**阅读材料:**
▼
TagArray

算法数据结构.png

Array

# 1. Two Sum
# array of integers,specific target ==> return indices
class Solution:
    def twoSum(self,num,target):
        map={}  # 字典 k-v存放 i的匹配值-i；对于{}，用in, map[key]
        for i in range(len(num)):  # 遍历num,获取i匹配的下标;range();
            if num[i] not in map:  # 字典 O(1)查找 当前num[i]是否已被前面匹配；
                map[target-num[i]]=i  # map标记 当前i的目标匹配项
            else:
                return i,map[num[i]]  # i已经被标记，通过map[num[i]]找寻前面匹配脚标
            # 返回的是位置，字典通过“数值”查询“位置”
        return -1,-1  #循环所有都没有匹配
    

# # Trapping Rain Water
# # elecation map; width 1; trap??
# # ==>300T/60=>5h
# 输入：height_List；
# 挖掘边界 最外层==>l_index&r_index  
# 挖掘固定参考边界 固定一侧 内层&&l_max&r_max&&ans
# 挖掘具体移动l+=或边界更新 及取值ans+= &&height[l]&height[r]&ans
class Solution:
    def trap(self, height: List[int]) -> int:
#       结果&边界点&边界值
        ans = 0
        l,r = 0 , len(height) -1
        l_max, r_max = 0,0
#       边界点内；
        while l < r:
#           右侧高点
            if height[l] < height[r]:
#               左侧高点置换
                if height[l] >= l_max:
                    l_max = height[l]
#               至左侧积水  
                else:
                    ans += l_max - height[l]
                l += 1            
#            左侧高点
            else:
#               右侧高点置换
                if height[r] >= r_max:
                    r_max = height[r]
                else:
                    ans += r_max - height[r]
                r -= 1   
        return ans

# 4. Median of Two Sorted Arrays
# two sorted arrays nums1 and nums2 of size m and n
# Find the median of the two sorted arrays
class Solution:
    def findMedianSortedArrays(self, A,B) -> float:
        l = len(A) + len(B)
▲
**任务要求:**
请将这段算法题笔记从头到尾原样重复一遍。 这些数据出自另一个来源。

**数据摘录:**
▼
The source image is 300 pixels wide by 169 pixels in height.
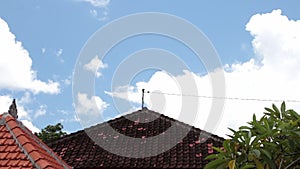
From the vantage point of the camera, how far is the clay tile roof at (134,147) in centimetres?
1085

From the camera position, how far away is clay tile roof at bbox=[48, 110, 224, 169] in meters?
10.9

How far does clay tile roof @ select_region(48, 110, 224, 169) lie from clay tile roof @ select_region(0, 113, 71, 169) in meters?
5.01

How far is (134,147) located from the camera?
11789mm

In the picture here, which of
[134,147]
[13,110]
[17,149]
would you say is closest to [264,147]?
[17,149]

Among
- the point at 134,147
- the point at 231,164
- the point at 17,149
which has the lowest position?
the point at 231,164

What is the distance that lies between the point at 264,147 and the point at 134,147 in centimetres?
761

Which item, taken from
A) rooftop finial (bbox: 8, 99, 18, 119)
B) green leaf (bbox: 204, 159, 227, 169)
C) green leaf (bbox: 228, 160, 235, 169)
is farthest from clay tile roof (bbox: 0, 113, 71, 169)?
green leaf (bbox: 228, 160, 235, 169)

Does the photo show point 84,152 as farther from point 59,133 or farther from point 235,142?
point 59,133

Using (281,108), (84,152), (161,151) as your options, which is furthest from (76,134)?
(281,108)

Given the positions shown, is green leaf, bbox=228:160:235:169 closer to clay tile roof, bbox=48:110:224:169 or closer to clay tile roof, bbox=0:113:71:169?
clay tile roof, bbox=0:113:71:169

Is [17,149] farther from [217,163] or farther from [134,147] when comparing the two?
[134,147]

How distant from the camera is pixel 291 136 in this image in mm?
4426

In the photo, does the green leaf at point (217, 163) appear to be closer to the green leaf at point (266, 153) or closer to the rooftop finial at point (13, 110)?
the green leaf at point (266, 153)

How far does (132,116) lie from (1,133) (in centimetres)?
828
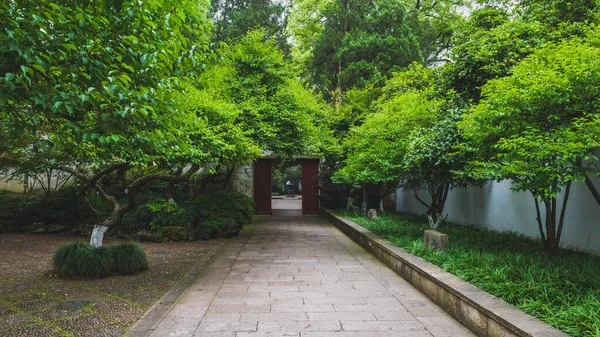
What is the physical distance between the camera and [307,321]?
3.77m

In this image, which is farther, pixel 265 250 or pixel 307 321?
pixel 265 250

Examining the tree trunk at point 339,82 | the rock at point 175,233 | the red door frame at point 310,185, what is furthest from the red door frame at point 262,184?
the rock at point 175,233

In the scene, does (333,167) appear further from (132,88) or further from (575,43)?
(132,88)

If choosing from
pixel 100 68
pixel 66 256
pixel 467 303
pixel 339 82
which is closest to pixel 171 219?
pixel 66 256

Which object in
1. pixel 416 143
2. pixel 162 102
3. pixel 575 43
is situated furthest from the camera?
pixel 416 143

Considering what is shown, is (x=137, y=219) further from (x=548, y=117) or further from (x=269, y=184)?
(x=548, y=117)

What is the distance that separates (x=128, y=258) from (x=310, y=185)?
41.7 ft

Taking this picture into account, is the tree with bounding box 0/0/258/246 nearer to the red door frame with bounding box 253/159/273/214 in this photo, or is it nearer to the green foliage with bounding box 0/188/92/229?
the green foliage with bounding box 0/188/92/229

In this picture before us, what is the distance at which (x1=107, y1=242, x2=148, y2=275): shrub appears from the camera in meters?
5.52

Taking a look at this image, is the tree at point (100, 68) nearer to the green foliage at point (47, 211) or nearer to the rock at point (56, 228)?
the rock at point (56, 228)

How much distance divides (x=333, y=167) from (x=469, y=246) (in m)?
9.73

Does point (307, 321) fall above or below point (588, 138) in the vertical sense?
below

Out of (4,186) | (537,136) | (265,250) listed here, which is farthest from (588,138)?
(4,186)

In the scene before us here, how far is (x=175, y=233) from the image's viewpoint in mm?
9156
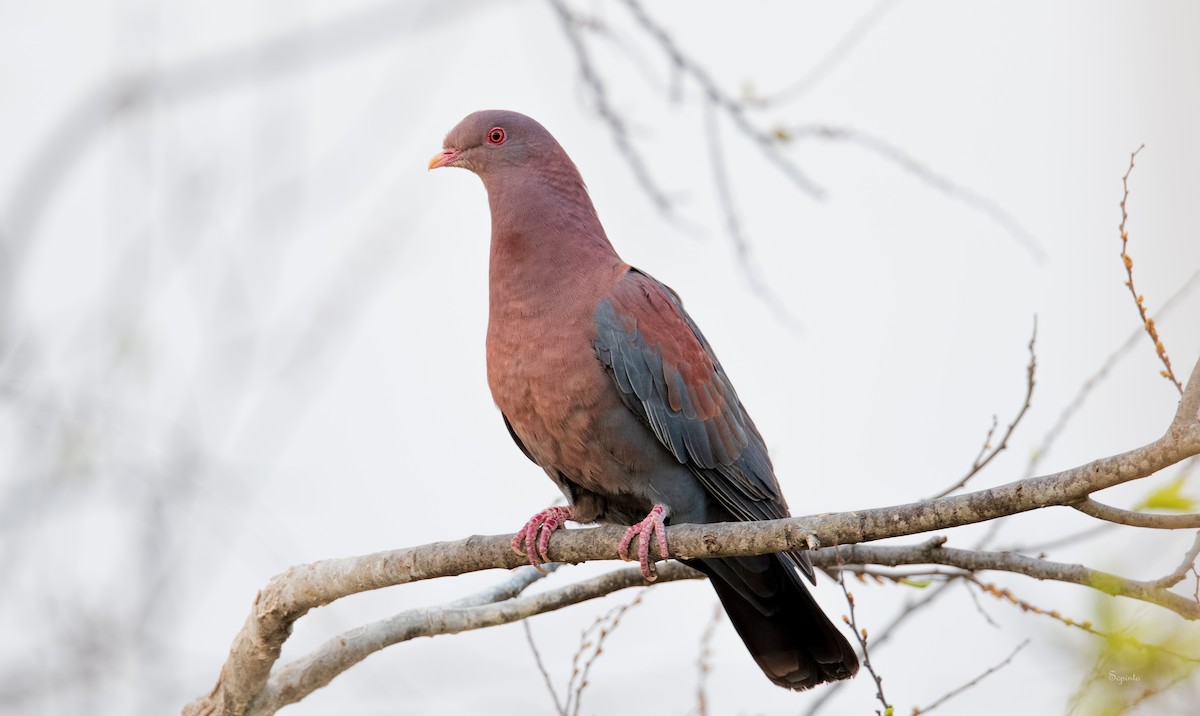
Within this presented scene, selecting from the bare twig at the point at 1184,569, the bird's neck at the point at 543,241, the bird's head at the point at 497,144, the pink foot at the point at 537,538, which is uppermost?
the bird's head at the point at 497,144

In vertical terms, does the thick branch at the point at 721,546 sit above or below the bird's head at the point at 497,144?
below

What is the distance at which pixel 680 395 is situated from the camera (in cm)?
379

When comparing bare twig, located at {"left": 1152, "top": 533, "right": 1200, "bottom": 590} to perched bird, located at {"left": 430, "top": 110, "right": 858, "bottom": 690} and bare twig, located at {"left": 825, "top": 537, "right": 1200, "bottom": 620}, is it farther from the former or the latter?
perched bird, located at {"left": 430, "top": 110, "right": 858, "bottom": 690}


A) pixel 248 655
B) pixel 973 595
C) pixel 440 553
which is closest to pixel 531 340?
pixel 440 553

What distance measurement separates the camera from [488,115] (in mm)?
4316

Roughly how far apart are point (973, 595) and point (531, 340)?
1.60m

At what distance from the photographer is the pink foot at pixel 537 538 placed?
130 inches

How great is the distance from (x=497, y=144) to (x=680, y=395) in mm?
1222

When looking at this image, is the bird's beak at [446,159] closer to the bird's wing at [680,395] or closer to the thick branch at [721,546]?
the bird's wing at [680,395]

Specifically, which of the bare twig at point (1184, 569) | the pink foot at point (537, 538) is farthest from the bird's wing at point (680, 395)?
the bare twig at point (1184, 569)

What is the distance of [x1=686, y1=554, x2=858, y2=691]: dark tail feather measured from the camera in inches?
147

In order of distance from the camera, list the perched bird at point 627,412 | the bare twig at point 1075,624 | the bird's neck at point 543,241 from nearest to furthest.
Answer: the bare twig at point 1075,624 < the perched bird at point 627,412 < the bird's neck at point 543,241

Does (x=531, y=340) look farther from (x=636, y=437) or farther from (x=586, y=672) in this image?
(x=586, y=672)

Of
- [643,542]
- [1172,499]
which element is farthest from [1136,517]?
[643,542]
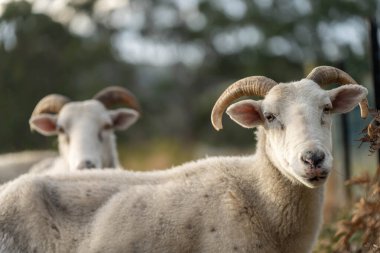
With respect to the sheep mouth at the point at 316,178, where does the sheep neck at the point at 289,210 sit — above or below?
below

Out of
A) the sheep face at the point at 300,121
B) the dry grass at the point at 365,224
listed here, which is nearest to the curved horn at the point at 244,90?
the sheep face at the point at 300,121

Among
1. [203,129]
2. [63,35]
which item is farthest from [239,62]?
[63,35]

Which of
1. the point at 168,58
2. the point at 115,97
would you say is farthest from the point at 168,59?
the point at 115,97

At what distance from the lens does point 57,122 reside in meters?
12.2

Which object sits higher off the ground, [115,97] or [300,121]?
[115,97]

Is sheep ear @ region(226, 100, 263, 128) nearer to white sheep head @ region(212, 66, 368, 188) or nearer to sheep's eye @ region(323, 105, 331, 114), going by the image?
white sheep head @ region(212, 66, 368, 188)

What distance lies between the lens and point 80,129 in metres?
11.7

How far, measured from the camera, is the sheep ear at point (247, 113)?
7.76m

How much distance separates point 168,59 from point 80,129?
34682 millimetres

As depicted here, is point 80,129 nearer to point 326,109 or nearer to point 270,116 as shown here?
point 270,116

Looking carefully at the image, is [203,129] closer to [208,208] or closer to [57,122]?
▲
**正确答案:**
TagArray

算法数据结构.png

Array

# 1. Two Sum
# array of integers,specific target ==> return indices
class Solution:
    def twoSum(self,num,target):
        map={}  # 字典 k-v存放 i的匹配值-i；对于{}，用in, map[key]
        for i in range(len(num)):  # 遍历num,获取i匹配的下标;range();
            if num[i] not in map:  # 字典 O(1)查找 当前num[i]是否已被前面匹配；
                map[target-num[i]]=i  # map标记 当前i的目标匹配项
            else:
                return i,map[num[i]]  # i已经被标记，通过map[num[i]]找寻前面匹配脚标
            # 返回的是位置，字典通过“数值”查询“位置”
        return -1,-1  #循环所有都没有匹配
    

# # Trapping Rain Water
# # elecation map; width 1; trap??
# # ==>300T/60=>5h
# 输入：height_List；
# 挖掘边界 最外层==>l_index&r_index  
# 挖掘固定参考边界 固定一侧 内层&&l_max&r_max&&ans
# 挖掘具体移动l+=或边界更新 及取值ans+= &&height[l]&height[r]&ans
class Solution:
    def trap(self, height: List[int]) -> int:
#       结果&边界点&边界值
        ans = 0
        l,r = 0 , len(height) -1
        l_max, r_max = 0,0
#       边界点内；
        while l < r:
#           右侧高点
            if height[l] < height[r]:
#               左侧高点置换
                if height[l] >= l_max:
                    l_max = height[l]
#               至左侧积水  
                else:
                    ans += l_max - height[l]
                l += 1            
#            左侧高点
            else:
#               右侧高点置换
                if height[r] >= r_max:
                    r_max = height[r]
                else:
                    ans += r_max - height[r]
                r -= 1   
        return ans

# 4. Median of Two Sorted Arrays
# two sorted arrays nums1 and nums2 of size m and n
# Find the median of the two sorted arrays
class Solution:
    def findMedianSortedArrays(self, A,B) -> float:
        l = len(A) + len(B)